What this task involves:
Continue the news story about rideshare drivers during the government shutdown, starting after its final sentence. The material that follows the story is not part of it.

Reading passage:
========

FILE - In this March 15, 2017, file photo, a sign marks a pick-up point for the Uber car service at LaGuardia Airport in New York. (AP Photo/Seth Wenig, File)

At 17 days, today ties the length of the second longest government shutdown in U.S. history.

As it drags on, hundreds of thousands of federal workers are trying to figure out how to make ends meet, and in some cases changing spending habits.

Rideshare driver Cliff Monroe has made more than 10,000 trips, but three weeks into the government shutdown, he says business has come to a screeching hault.

"Whenever the government is shutdown, it really affects us," Monroe told ABC7 News Monday.

The drivers we talked to say their bread and butter are tourists and government workers.

“We don’t know what to do the next three weeks... or months," said rideshare driver Anastasia Njenta.

But now, some of 800,000 government workers who are not being paid are getting behind the wheel to make an extra buck.

========

Dataset section:
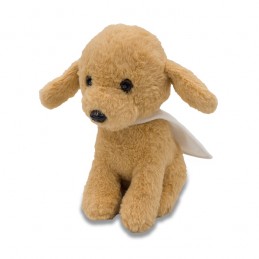 LANDO plush dog, beige - R74046.13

========

Written answer:
"With the government shutdown, you have more people working for the government doing Uber, and for the full-time Uber drivers, that is really affecting us too, and our money," said rideshare driver Nate Murrell.

Negotiations about the border wall are going nowhere, so President Donald Trump is looking at declaring a national emergency to bypass Congress and use $5.7 billion from military funds to build the wall.

Democrats warn that could lead to a court battle and they’re demanding the government be re-opened before they continue negotiations.

Until both sides figure it out, Monroe is staying positive.

"Life has its curves and straight lines—you got to take the bitter with the sweet," said Monroe.